** Start of Records shown **
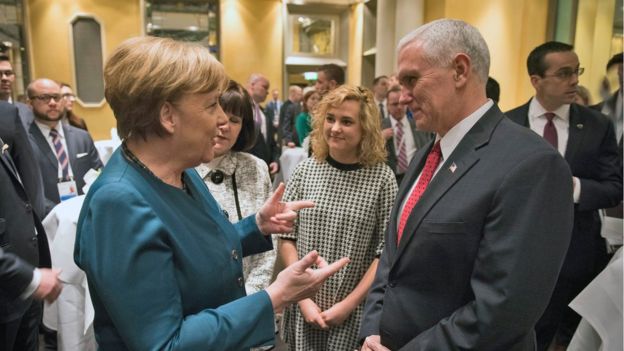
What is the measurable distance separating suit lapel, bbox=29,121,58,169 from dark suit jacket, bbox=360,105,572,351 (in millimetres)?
3038

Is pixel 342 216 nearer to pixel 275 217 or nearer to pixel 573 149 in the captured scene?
pixel 275 217

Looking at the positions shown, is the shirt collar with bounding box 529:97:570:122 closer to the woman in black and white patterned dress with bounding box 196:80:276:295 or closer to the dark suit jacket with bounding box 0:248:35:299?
the woman in black and white patterned dress with bounding box 196:80:276:295

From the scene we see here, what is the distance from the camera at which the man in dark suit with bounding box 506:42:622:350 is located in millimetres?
2232

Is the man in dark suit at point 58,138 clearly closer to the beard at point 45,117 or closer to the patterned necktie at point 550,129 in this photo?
the beard at point 45,117

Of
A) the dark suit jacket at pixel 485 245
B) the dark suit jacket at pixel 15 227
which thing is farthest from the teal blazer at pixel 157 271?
the dark suit jacket at pixel 15 227

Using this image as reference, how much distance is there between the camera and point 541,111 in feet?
7.99

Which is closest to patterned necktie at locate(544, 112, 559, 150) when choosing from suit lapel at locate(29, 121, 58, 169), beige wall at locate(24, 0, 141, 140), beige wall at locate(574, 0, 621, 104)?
beige wall at locate(574, 0, 621, 104)

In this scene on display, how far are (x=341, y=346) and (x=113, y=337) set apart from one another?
1.17m

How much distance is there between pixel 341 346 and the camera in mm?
1929

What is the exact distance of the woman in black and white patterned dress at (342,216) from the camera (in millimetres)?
1917

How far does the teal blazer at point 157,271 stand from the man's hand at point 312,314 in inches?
34.2

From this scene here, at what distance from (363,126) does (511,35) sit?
14.7ft

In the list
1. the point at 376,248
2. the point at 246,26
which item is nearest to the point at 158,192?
the point at 376,248

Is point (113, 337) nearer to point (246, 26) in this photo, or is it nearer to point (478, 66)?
point (478, 66)
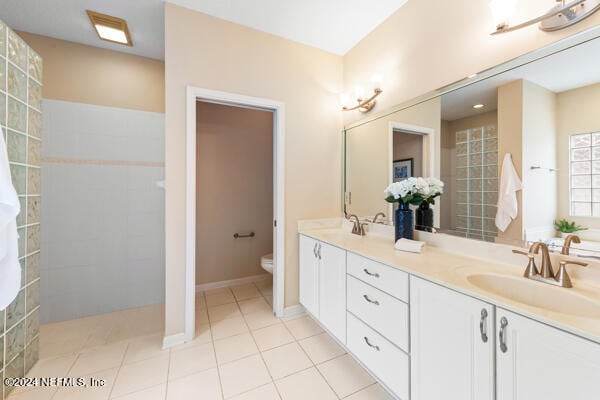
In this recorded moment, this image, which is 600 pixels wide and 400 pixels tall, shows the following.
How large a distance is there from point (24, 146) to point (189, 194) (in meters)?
** End of Records shown **
*Stated goal*:
Using the records above, retype everything exactly except the pictures.

*The reply*:
What is the measurable distance separating suit lapel, bbox=29,121,58,169 from dark suit jacket, bbox=360,105,572,351 (in millimetres)?
3038

Is pixel 342 216 nearer to pixel 275 217 or nearer to pixel 573 149 in the captured scene?
pixel 275 217

Looking at the positions shown, is the shirt collar with bounding box 529:97:570:122 closer to the woman in black and white patterned dress with bounding box 196:80:276:295 or closer to the dark suit jacket with bounding box 0:248:35:299?
the woman in black and white patterned dress with bounding box 196:80:276:295

From the scene we see here, what is the distance from the camera at which the man in dark suit with bounding box 506:42:622:350 is located in millimetres?
2232

Is the man in dark suit at point 58,138 clearly closer to the beard at point 45,117 or closer to the patterned necktie at point 550,129 in this photo?
the beard at point 45,117

Of
A) the dark suit jacket at pixel 485 245
B) the dark suit jacket at pixel 15 227
which thing is farthest from the teal blazer at pixel 157 271?
the dark suit jacket at pixel 15 227

Using this image as reference, how much distance is there between the camera and point 541,111 in feet?
7.99

Which is closest to patterned necktie at locate(544, 112, 559, 150) when choosing from suit lapel at locate(29, 121, 58, 169), beige wall at locate(24, 0, 141, 140), beige wall at locate(574, 0, 621, 104)?
beige wall at locate(574, 0, 621, 104)

In this scene on display, how far are (x=341, y=346) and (x=113, y=337) set apart from one another?
1.17m

How much distance is there between pixel 341 346 and the camera in mm?
1929

What is the exact distance of the woman in black and white patterned dress at (342,216) from the camera (in millimetres)?
1917

How far does the teal blazer at point 157,271 stand from the man's hand at point 312,314 in inches?
34.2

From this scene here, at what distance from (363,126) does (511,35) sit?
14.7ft

In the list
1. the point at 376,248
2. the point at 246,26
which item is nearest to the point at 158,192?
the point at 376,248

Is point (113, 337) nearer to point (246, 26) in this photo, or is it nearer to point (478, 66)?
point (478, 66)
In this recorded moment, this image, which is 600 pixels wide and 400 pixels tall, shows the following.
How large a distance is there from point (24, 146) to point (189, 194) (in meters)?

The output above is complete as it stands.